Будто и в самом деле Игнат Исаич произнес эти фразы, я повторил их про себя, по-прежнему глядя на крыльцо и Андрея Николаевича. Заведующий райзо, перегнувшись через перила, о чем-то разговаривал с Подъяченковым и Трофимом Федотовичем, но о чем, мне не было слышно; может быть, приглашал в избу или зло, как он умел это, подшучивал над неудавшимся обыском (и то и другое: и доброжелательная улыбка, когда говорил, наверное: «Входите», и усмешка, когда упрекал: «К кому пришли с обыском, ай-ай, да хоть бы позвонили, я бы сказал, и не срамились бы, а то ишь народу наволокли!» — сменяясь, возникали на его лице, и я не то чтобы теперь вот придумываю это, нет, а хорошо видел все, чувствовал, понимал, стоя посреди распахнутых ворот конюшни); меня же Андрей Николаевич как будто не замечал, хотя не заметить было нельзя, я стоял на виду у всех; в варежках, в тепле, я снова вминал пальцы в ладони, и, может быть, так же, как в детстве, когда мы с отцом торговали в Старохолмове пятистенник, волчонком, как на того хозяина в жилетке, смотрел теперь на Андрея Николаевича, не сводя с него глаз, и мне хотелось, чтобы он увидел этот мой взгляд и понял, что я думаю о нем; и он, конечно, увидел и понял, хотя внешне ничем не выказал этого; он даже повернулся ко мне спиной, встречая поднимавшихся по ступенькам Подъяченкова и Трофима Федотовича и открывая им дверь в сенцы. А что было делать мне? В избу к Моштаковым, разумеется, я не мог идти, и не только потому, что никто не пригласил (обо мне действительно будто забыли все, кроме разве толпившихся еще во дворе и возле саней долгушинских мужиков и женщин, которые теперь, когда опустело крыльцо, глазели лишь на меня); стоять на виду тоже было неловко, да и бессмысленно; я вернулся в конюшню, на что-то еще надеясь, но, обойдя пустые углы кладовой и оглядев освещенные голые простенки, снова вышел во двор; мужики и женщины еще топтались у ворот, они расступились, когда я подошел к ним, и по образовавшемуся коридору, ежась под перекрестными взглядами, зашагал домой. Я видел, что Пелагея Карповна вместе с Наташей стояла у ворот, среди женщин; она, это точно помню, заметил, отступила на шаг и спряталась за чью-то спину, когда я поравнялся с ней, и хотя я как будто не придал тогда этому значения, но все же что-то будто толкнуло меня: «Она-то что?»

ТРИ ЧЕТВЕРТИ ЧАСА

Хотя ни Подъяченкова, ни Игната Исаича, ни председателя сельсовета уже не было рядом, но я чувствовал перед ними вину, будто и в самом деле обманул их, и, пожалуй, досаднее и больнее всего было сознавать, что они там, у Моштакова, что в эти самые минуты, пока я, подавленный, мрачный, стою перед заваленным снопиками пшеницы столом в своей комнате, они, наверное, поднимают стаканы («Да может ли Андрей Николаевич без выпивки! — восклицал я, перебивая свои же мысли. — А старый Моштаков?
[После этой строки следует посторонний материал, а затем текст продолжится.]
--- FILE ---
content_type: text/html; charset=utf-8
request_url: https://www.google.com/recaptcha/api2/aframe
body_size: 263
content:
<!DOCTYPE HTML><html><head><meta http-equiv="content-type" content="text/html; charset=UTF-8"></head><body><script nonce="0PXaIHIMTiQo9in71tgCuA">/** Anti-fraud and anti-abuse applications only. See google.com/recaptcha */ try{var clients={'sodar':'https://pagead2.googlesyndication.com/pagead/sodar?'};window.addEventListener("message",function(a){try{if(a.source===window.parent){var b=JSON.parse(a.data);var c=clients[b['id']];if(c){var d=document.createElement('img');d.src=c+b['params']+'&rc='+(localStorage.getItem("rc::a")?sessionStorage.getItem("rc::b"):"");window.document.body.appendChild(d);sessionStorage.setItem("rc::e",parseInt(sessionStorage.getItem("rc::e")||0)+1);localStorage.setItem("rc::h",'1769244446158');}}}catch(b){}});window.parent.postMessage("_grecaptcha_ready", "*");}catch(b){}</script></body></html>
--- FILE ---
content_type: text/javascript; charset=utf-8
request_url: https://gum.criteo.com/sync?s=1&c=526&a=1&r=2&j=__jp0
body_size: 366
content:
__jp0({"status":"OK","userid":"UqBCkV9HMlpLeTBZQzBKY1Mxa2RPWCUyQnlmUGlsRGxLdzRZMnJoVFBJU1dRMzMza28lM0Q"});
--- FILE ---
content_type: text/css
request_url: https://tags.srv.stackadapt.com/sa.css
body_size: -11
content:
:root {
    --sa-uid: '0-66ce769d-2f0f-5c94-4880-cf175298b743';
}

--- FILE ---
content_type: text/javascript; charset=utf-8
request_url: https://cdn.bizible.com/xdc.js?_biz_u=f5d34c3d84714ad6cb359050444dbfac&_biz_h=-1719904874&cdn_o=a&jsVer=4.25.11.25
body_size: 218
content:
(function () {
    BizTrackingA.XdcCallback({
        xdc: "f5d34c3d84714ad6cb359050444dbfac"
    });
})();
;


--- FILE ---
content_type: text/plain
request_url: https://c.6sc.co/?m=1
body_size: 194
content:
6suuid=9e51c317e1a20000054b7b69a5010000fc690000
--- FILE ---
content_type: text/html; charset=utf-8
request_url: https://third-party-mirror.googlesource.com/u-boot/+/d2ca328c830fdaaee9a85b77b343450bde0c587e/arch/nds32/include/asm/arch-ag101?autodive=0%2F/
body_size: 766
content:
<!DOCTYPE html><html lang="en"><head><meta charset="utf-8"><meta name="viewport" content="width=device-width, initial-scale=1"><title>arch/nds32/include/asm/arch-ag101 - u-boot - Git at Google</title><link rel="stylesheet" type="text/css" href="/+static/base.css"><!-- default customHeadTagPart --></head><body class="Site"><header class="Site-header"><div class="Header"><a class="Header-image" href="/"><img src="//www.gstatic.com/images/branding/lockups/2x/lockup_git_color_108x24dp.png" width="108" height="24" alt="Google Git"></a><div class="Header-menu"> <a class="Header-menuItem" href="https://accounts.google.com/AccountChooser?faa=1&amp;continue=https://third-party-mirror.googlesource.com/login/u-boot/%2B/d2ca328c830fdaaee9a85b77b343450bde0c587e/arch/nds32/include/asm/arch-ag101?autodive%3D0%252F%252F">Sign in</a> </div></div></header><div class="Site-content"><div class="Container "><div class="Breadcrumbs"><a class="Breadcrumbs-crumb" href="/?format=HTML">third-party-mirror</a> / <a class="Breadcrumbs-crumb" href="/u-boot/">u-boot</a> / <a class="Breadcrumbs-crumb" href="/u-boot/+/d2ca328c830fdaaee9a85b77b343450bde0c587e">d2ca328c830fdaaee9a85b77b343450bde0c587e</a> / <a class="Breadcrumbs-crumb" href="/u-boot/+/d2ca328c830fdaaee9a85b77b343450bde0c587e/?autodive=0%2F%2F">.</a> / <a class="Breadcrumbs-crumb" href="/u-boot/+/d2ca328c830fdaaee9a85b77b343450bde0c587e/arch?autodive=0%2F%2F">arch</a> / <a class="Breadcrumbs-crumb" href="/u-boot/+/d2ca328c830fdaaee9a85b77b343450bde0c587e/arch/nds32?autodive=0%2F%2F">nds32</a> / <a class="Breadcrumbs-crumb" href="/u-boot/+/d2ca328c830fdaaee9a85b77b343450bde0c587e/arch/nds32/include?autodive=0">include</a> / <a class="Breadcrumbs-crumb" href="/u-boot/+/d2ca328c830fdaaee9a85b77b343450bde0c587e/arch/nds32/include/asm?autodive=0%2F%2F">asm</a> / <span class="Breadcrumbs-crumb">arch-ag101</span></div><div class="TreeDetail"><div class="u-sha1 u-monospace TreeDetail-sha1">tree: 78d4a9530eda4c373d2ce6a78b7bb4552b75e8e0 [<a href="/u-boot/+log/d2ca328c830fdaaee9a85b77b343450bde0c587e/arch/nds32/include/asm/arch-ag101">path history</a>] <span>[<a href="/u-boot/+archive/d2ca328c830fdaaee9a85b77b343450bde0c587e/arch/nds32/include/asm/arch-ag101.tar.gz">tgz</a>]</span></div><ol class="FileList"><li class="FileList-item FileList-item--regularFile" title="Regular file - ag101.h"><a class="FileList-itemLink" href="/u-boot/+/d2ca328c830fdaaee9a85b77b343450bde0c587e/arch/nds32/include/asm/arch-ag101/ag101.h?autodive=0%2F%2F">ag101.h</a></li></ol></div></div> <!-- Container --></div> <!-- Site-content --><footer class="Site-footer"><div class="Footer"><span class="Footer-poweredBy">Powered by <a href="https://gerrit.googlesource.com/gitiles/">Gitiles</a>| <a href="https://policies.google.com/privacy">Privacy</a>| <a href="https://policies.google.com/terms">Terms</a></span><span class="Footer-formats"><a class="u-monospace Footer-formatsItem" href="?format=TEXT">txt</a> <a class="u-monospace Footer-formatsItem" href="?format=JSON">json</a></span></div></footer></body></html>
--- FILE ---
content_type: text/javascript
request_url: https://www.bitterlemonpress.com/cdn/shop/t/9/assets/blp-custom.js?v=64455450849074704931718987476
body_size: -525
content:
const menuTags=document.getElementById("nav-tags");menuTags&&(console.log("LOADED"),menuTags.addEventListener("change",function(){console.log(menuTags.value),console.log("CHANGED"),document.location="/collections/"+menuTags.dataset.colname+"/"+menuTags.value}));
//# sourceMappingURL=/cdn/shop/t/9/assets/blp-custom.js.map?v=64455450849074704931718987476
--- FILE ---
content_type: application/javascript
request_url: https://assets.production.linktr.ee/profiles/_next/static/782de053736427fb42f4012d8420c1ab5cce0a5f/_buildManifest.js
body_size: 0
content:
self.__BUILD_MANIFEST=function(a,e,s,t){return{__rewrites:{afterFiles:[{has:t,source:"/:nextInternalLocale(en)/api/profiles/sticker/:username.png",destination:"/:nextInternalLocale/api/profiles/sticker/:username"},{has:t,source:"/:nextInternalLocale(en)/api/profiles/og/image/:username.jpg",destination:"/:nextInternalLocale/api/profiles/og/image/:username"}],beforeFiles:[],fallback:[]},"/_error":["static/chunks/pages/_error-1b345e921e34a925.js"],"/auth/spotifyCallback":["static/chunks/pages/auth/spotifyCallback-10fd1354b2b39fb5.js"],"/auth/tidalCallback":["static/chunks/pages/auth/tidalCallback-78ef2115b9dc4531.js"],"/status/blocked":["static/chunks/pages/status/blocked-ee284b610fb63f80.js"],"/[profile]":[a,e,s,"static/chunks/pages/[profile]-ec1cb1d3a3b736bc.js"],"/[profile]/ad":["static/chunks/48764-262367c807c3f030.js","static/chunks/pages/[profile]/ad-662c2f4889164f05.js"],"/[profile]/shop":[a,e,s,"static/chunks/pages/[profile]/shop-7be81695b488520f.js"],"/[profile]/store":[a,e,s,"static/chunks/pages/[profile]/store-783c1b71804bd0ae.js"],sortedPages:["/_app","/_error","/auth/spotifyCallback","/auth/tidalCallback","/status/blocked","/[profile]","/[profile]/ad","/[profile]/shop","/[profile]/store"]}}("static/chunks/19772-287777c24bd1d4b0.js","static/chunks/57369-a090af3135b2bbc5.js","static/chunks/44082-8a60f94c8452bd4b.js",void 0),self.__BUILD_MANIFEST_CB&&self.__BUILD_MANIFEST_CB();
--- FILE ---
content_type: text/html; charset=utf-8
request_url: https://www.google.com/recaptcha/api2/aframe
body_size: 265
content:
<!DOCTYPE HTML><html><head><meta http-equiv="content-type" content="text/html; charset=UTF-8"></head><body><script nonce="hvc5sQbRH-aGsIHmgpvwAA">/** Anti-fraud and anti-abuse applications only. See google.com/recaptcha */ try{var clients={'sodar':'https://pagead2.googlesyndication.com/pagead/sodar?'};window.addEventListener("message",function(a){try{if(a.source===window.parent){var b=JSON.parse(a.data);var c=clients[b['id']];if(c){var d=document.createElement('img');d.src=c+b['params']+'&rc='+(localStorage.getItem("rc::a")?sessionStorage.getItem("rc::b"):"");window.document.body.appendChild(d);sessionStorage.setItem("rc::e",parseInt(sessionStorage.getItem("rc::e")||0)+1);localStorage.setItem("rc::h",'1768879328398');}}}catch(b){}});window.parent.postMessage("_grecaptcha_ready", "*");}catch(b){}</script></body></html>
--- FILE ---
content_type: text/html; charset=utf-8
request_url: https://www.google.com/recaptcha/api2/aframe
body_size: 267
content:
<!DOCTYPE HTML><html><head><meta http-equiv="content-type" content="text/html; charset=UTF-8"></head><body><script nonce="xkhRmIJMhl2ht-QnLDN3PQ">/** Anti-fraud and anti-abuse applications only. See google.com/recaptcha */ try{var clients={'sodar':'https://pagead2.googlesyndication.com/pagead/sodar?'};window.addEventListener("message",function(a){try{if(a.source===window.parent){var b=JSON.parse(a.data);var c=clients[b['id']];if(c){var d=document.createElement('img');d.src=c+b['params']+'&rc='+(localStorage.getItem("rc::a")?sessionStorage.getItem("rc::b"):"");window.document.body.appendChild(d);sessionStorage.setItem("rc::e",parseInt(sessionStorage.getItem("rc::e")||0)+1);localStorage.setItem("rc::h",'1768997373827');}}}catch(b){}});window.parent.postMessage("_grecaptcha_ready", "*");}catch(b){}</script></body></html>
Да и Кузьма!») и говорят обо мне; мне казалось, что я знал и то, что обо мне говорили, и багровел от бессилия, что не могу остановить этот их разговор или хотя бы ответить им что-либо. Может быть, я услышал, а может, просто совпало так, но только когда, подойдя к окну, приоткрыл шторку, от моштаковских ворот отъезжали на рысях правленческие розвальни и сельсоветские с мягкими сиденьями сани. Я проследил за ними, пока они не скрылись за снежными сугробами дороги.